- Passage given

--*--

[lxc-devel] setns/fork(glibc) weird interaction, lxc-attach may hang sporadically

Tue Apr 23 16:55:49 UTC 2013

On Tue, 23 Apr 2013 15:03:49 +0100
Christian Seiler <christian at iwakd.de> wrote:

> Hi there,
> 
> I've found a problem that comes from the interaction between setns()
> and glibc's implementation of fork() (at least on x86_64). It is
> rather complicated to describe, and forgive me if my mail is very
> long. I know of several ways how to address the problem but wanted to
> have a discussion first before actually changing something.
> 
> For starters, let's read some glibc source code, just because it's
> so much fun. ;-)
> 
>  From nptl/sysdeps/unix/sysv/linux/fork.c (glibc source code, [1])
> 
> -------------------------------------------------------------------
>    _IO_list_lock ();
> 
> #ifndef NDEBUG
>    pid_t ppid = THREAD_GETMEM (THREAD_SELF, tid);
> #endif
> 
>    /* ... stuff left out, including syscall to fork itself ... */
> 
>    if (pid == 0)
>      {
>        struct pthread *self = THREAD_SELF;
> 
>        assert (THREAD_GETMEM (self, tid) != ppid);
> 
>        /* ... stuff left out ... */
> 
>        /* Reset locks in the I/O code.  */
>        _IO_list_resetlock ();
> -------------------------------------------------------------------
> 
> The problem here is the following: Before the actual kernel syscall
> fork, glibc's fork() function (which is called from within lxc-attach)
> first locks all stdio stuff (for thread safety, because forking with
> multiple threads can lead to trouble otherwise), then retrieves the
> current thread's thread id (which is equivalent to the process id in
> single-threaded applications) and then does the actual fork().

--*--

- Data rows
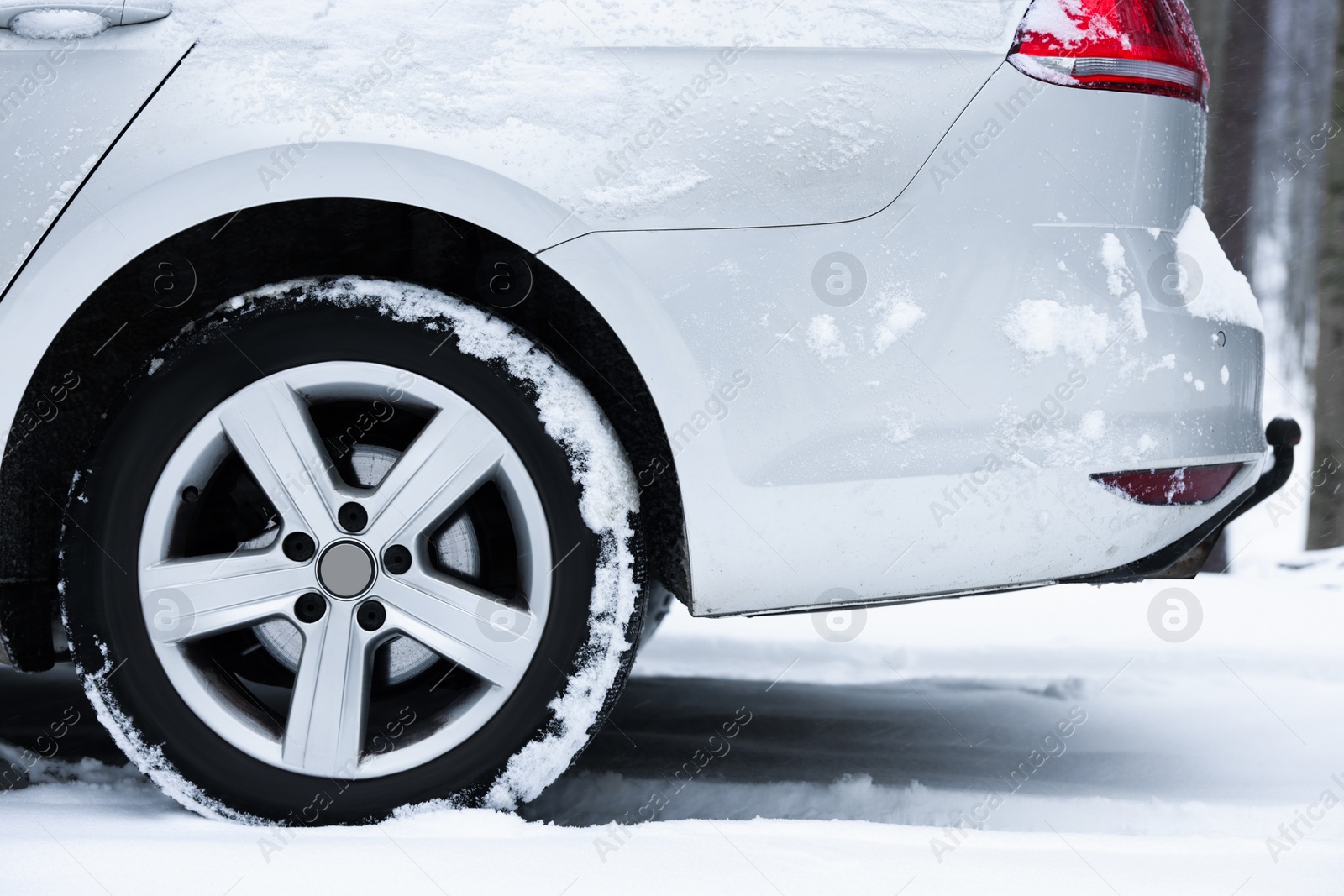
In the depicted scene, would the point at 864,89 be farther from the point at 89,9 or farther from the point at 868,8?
the point at 89,9

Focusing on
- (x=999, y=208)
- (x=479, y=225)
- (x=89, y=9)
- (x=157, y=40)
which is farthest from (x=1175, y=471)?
(x=89, y=9)

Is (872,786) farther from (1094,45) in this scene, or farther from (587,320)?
(1094,45)

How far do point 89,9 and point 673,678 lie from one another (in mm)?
2132

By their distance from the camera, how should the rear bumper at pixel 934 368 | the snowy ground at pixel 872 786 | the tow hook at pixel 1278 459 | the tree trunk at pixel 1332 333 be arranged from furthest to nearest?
1. the tree trunk at pixel 1332 333
2. the tow hook at pixel 1278 459
3. the rear bumper at pixel 934 368
4. the snowy ground at pixel 872 786

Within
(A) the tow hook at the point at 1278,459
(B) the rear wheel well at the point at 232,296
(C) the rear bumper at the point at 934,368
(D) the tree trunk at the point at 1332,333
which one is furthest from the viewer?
(D) the tree trunk at the point at 1332,333

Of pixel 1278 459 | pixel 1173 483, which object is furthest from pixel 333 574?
pixel 1278 459

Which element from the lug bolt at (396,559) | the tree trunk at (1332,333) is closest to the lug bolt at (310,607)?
the lug bolt at (396,559)

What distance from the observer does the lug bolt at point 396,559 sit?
1.56 metres

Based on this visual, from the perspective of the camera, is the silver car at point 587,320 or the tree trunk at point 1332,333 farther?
the tree trunk at point 1332,333

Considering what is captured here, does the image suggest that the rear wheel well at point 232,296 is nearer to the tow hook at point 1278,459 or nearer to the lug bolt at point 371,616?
the lug bolt at point 371,616

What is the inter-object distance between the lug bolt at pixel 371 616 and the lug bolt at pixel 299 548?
115 mm

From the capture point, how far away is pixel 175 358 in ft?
5.15

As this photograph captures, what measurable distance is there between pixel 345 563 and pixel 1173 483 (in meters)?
1.34

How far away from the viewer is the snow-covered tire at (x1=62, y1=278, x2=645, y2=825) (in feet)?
5.13
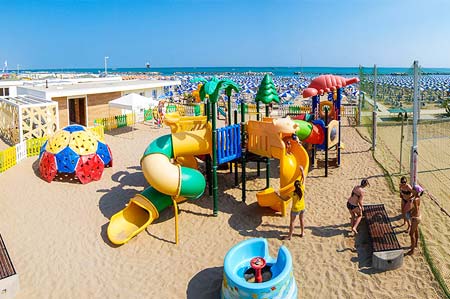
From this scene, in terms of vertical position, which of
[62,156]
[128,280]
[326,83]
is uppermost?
[326,83]

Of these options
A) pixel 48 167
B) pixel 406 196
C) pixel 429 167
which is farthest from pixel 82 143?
pixel 429 167

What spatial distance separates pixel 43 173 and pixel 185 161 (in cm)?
502

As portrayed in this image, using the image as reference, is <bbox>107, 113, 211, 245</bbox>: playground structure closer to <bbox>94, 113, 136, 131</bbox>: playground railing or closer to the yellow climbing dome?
the yellow climbing dome

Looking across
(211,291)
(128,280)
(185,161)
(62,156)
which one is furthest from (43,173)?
(211,291)

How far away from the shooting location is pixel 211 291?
24.0ft

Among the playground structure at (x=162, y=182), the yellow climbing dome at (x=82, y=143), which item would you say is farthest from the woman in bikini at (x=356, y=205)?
the yellow climbing dome at (x=82, y=143)

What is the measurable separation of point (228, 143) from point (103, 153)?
581cm

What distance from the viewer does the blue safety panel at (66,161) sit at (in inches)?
507

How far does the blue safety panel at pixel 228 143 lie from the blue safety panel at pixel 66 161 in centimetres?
532

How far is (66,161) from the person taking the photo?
42.3 feet

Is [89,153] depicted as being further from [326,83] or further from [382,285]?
[382,285]

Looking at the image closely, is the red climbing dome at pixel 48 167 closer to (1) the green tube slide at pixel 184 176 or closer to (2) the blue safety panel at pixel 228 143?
(1) the green tube slide at pixel 184 176

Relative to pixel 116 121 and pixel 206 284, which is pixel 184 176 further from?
pixel 116 121

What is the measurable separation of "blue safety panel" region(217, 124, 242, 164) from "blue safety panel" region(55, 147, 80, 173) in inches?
209
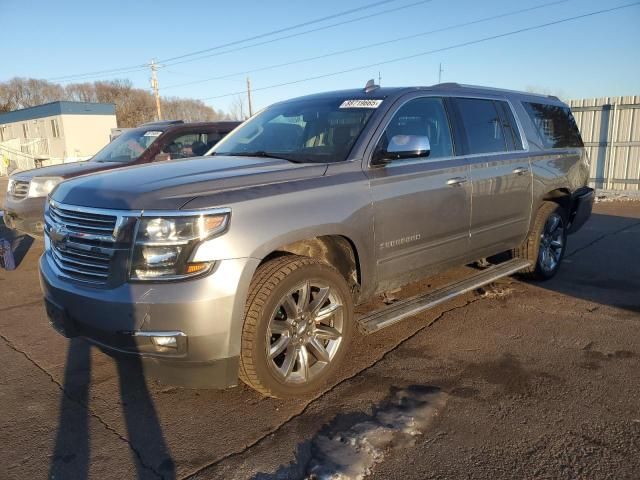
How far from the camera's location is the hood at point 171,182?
2799mm

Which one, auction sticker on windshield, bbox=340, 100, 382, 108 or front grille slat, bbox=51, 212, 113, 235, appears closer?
front grille slat, bbox=51, 212, 113, 235

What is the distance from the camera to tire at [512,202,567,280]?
545 cm

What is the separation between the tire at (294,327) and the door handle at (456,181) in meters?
1.38

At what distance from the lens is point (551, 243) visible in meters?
5.84

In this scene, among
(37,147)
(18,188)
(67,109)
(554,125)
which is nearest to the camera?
(554,125)

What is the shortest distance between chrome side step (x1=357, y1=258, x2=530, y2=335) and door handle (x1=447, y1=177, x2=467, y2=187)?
882 mm

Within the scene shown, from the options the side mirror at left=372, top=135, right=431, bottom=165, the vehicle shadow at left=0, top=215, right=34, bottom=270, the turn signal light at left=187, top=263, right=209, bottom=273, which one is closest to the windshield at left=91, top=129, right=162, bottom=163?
the vehicle shadow at left=0, top=215, right=34, bottom=270

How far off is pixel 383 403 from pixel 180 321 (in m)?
1.37

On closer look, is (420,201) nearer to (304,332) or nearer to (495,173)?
(495,173)

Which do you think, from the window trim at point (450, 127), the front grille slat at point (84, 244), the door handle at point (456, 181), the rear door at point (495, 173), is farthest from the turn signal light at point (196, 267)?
the rear door at point (495, 173)

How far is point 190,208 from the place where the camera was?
107 inches

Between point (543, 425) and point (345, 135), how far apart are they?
2.34 meters

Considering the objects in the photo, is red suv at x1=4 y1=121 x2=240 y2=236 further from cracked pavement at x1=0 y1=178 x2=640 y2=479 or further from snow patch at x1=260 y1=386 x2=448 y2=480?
snow patch at x1=260 y1=386 x2=448 y2=480

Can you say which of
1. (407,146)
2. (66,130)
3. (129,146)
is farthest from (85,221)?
(66,130)
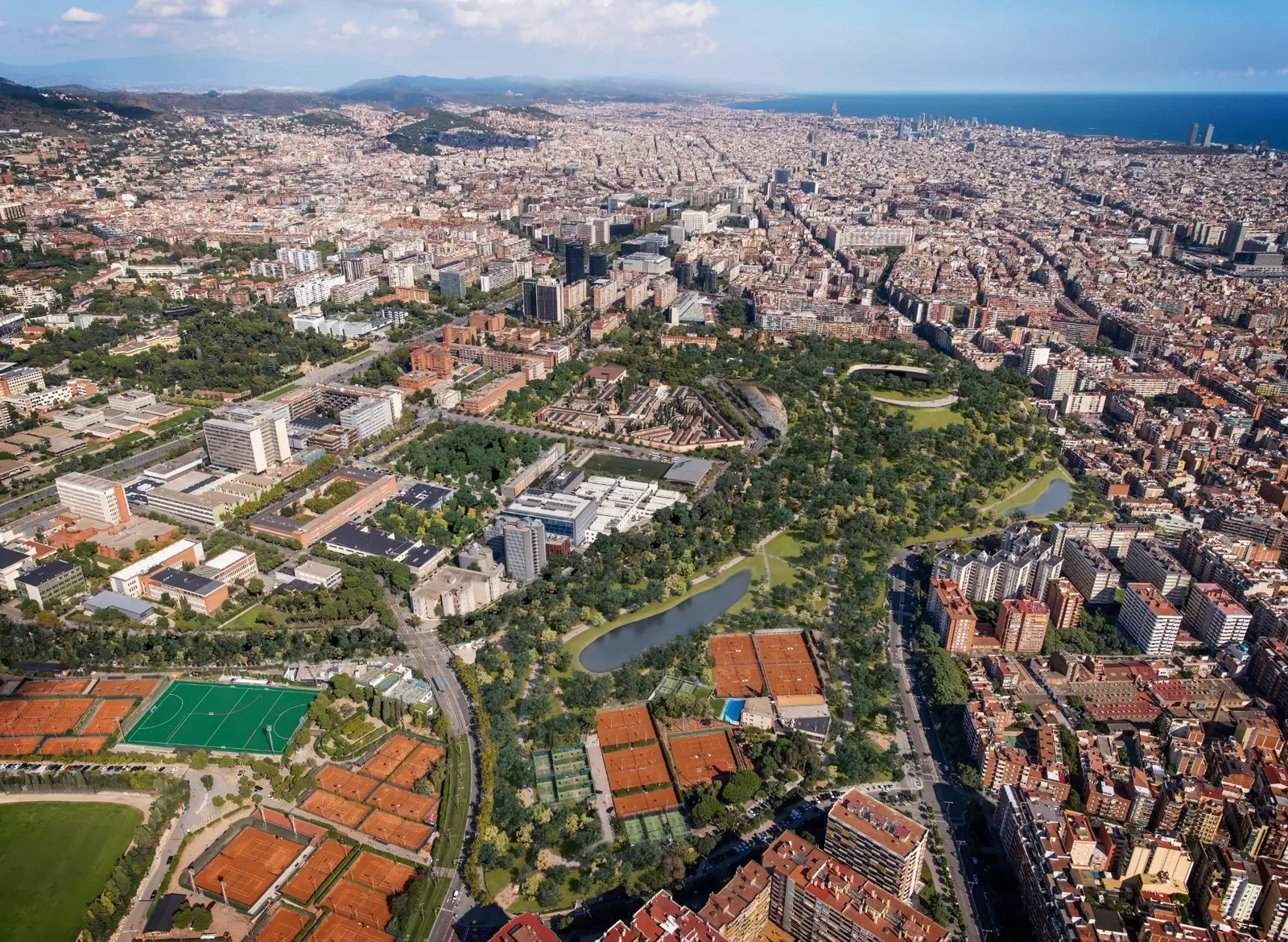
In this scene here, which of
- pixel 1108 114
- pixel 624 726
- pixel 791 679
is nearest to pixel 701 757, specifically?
pixel 624 726

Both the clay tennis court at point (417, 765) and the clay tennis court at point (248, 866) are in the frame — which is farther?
the clay tennis court at point (417, 765)

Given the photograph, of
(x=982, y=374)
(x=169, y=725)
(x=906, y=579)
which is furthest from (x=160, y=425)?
(x=982, y=374)

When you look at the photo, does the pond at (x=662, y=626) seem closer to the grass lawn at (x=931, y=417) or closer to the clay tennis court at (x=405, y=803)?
the clay tennis court at (x=405, y=803)

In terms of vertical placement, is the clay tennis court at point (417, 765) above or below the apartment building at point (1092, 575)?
below

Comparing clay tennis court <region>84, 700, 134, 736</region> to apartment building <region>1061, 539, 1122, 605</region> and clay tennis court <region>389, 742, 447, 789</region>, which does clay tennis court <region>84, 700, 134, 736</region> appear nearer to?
clay tennis court <region>389, 742, 447, 789</region>

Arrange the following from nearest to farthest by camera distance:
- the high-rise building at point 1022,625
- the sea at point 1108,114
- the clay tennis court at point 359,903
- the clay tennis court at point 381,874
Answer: the clay tennis court at point 359,903 → the clay tennis court at point 381,874 → the high-rise building at point 1022,625 → the sea at point 1108,114

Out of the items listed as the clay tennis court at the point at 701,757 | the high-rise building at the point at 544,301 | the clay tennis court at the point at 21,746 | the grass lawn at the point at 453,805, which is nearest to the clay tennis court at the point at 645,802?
the clay tennis court at the point at 701,757

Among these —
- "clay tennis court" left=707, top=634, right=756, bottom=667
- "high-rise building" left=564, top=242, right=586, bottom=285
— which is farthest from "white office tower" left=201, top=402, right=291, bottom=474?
"high-rise building" left=564, top=242, right=586, bottom=285
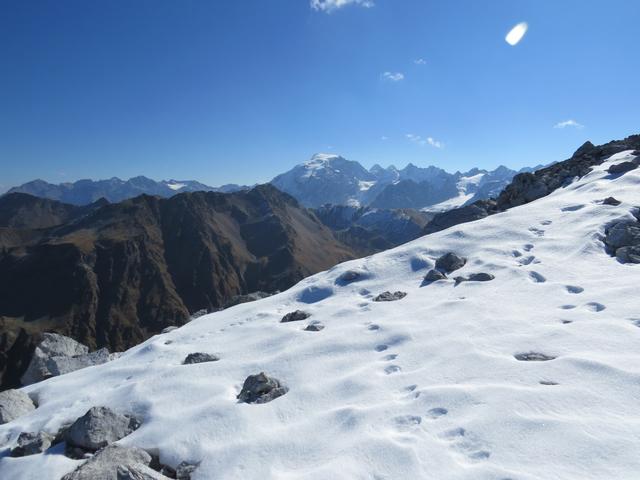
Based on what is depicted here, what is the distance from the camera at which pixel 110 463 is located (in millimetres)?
8016

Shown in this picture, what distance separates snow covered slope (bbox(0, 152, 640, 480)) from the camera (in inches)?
270

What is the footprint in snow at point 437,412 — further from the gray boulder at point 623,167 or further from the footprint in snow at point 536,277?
the gray boulder at point 623,167

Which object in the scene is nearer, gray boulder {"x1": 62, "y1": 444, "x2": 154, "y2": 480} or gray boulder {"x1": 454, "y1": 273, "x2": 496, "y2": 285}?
gray boulder {"x1": 62, "y1": 444, "x2": 154, "y2": 480}

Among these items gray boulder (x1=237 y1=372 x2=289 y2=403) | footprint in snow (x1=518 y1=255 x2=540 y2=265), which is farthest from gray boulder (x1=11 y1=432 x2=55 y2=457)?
footprint in snow (x1=518 y1=255 x2=540 y2=265)

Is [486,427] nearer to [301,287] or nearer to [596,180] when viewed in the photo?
[301,287]

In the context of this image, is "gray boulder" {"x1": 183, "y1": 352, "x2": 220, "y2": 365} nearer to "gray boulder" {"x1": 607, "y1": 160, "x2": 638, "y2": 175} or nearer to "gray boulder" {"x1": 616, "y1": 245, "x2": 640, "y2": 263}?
"gray boulder" {"x1": 616, "y1": 245, "x2": 640, "y2": 263}

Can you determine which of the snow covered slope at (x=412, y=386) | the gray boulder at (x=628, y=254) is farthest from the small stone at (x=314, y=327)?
the gray boulder at (x=628, y=254)

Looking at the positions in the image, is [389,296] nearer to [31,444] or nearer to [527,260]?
[527,260]

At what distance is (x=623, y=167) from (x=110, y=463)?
117 ft

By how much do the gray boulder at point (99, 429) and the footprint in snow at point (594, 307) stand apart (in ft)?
41.6

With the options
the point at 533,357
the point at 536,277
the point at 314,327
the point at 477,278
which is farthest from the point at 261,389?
the point at 536,277

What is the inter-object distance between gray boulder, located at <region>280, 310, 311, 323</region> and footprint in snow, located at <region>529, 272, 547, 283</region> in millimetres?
8711

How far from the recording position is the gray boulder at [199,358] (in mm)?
13547

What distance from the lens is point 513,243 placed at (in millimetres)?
20281
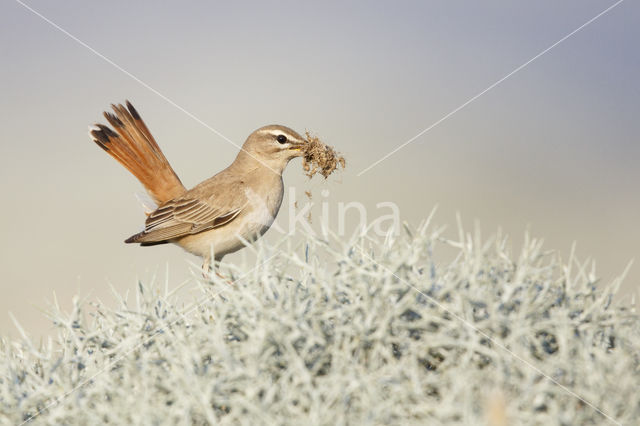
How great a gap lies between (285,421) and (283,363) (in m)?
0.16

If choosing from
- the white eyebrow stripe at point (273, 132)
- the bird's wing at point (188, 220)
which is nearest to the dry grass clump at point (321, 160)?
the white eyebrow stripe at point (273, 132)

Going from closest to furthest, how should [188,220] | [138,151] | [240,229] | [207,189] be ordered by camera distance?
[240,229]
[188,220]
[207,189]
[138,151]

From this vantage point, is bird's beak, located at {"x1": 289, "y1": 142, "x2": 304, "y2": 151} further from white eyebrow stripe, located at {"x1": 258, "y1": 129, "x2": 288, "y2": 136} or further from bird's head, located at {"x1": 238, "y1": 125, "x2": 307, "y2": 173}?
white eyebrow stripe, located at {"x1": 258, "y1": 129, "x2": 288, "y2": 136}

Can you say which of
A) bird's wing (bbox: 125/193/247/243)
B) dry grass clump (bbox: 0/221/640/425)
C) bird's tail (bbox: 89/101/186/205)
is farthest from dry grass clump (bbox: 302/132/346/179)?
dry grass clump (bbox: 0/221/640/425)

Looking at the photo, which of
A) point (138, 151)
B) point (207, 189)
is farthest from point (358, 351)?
point (138, 151)

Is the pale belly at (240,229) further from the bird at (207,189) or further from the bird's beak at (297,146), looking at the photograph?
the bird's beak at (297,146)

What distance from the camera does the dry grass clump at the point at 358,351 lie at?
3.77 ft

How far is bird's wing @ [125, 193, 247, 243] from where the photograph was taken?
4656 mm

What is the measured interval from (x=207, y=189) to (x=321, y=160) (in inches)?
40.2

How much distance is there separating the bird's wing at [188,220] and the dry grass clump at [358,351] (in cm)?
304

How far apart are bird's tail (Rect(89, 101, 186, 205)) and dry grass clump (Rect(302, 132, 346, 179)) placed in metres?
1.24

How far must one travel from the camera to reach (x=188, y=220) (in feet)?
15.6

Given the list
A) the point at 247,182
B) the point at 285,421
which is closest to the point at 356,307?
the point at 285,421

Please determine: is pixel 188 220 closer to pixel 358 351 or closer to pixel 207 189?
pixel 207 189
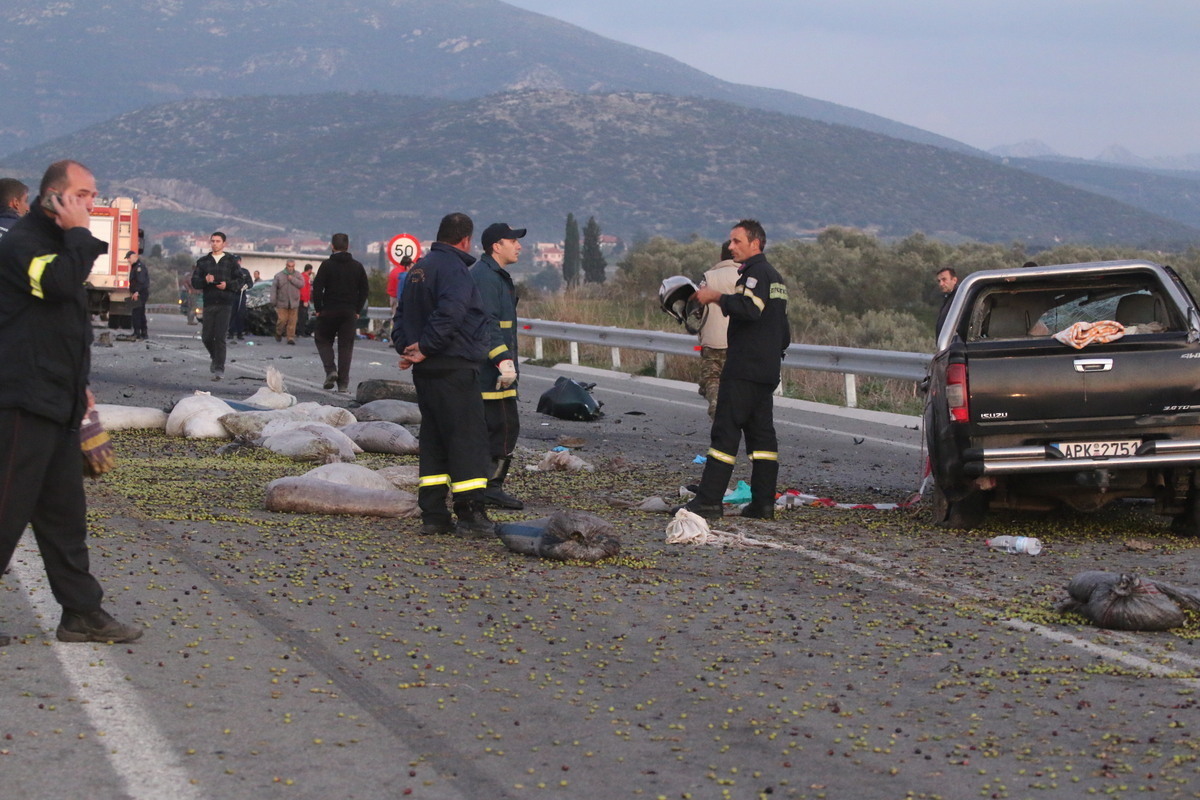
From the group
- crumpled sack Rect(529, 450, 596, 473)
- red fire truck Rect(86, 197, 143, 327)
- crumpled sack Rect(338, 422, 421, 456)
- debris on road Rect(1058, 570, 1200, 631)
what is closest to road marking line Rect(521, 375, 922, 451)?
crumpled sack Rect(529, 450, 596, 473)

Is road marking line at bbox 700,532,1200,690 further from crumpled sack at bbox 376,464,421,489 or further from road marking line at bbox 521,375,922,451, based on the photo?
road marking line at bbox 521,375,922,451

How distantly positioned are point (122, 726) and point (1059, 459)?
19.3ft

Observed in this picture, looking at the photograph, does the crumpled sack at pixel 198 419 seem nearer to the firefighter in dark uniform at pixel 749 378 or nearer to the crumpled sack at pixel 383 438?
the crumpled sack at pixel 383 438

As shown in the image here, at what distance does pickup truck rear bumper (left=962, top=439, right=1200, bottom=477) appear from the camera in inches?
355

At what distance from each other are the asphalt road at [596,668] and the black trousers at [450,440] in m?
0.34

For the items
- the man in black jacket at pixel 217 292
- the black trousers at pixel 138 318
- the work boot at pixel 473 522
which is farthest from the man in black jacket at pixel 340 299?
the black trousers at pixel 138 318

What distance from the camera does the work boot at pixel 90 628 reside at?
6.12m

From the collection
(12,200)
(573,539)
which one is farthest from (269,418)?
(573,539)

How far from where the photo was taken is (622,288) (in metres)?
49.5

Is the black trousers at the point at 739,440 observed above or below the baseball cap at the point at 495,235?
below

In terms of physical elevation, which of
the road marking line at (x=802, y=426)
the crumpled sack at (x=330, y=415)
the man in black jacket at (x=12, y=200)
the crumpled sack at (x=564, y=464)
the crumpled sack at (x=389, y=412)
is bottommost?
the road marking line at (x=802, y=426)

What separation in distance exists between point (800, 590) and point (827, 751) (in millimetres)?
2653

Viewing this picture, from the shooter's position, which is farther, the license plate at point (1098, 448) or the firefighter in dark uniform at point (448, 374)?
the firefighter in dark uniform at point (448, 374)

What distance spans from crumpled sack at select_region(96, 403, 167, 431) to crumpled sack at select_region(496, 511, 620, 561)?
7423 millimetres
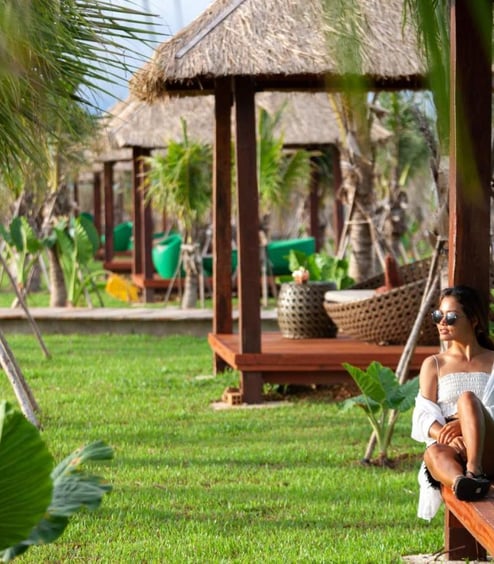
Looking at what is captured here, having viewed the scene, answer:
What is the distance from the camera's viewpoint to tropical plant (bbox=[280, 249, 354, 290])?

--*--

- Problem set
[A] Translate this sentence from the mailing-list post about setns() and fork() into German: "I know of several ways how to address the problem but wanted to have a discussion first before actually changing something."
[B] Extend the mailing-list post about setns() and fork() onward from its last sentence.
The lines that come after the mailing-list post about setns() and fork() have no connection to it.

- Answer set
[A] Ich kenne mehrere Möglichkeiten, das Problem anzugehen, wollte aber zuerst eine Diskussion führen, bevor ich tatsächlich etwas ändere.

[B]
> 
> Then, if the return value of the kernel is 0 (i.e. we are the child
> process of the fork), it retrieves the current thread id again and
> then does an assert() that seems trivial, namely that the current
> thread id (i.e. process id of the child process) is not equal to the
> process id of the parent process it gathered earlier.
> 
> This is when things fall apart with setns(): The current lxc-attach
> logic is to do one fork(), then do a setns() in the child and do
> another fork() and exec() in the grandchild, the parent and
> grandparent both waiting for the child to exit. The first fork() is
> irrelevant for this discussion (it is only there for user namespaces
> anyway, which don't change anything here), but the main problem is
> the following basic logic:
> 
> 1. setns()
> 2. fork()
> 
> Because you can have the situation where the initial process has a
> thread id of 42. The setns() call for the pid namespace doesn't
> actually change the process/thread id (this is by design), it only
> makes sure that all children of the current process are in the new pid
> namespace (and then have a PPID of 0 inside the pidns).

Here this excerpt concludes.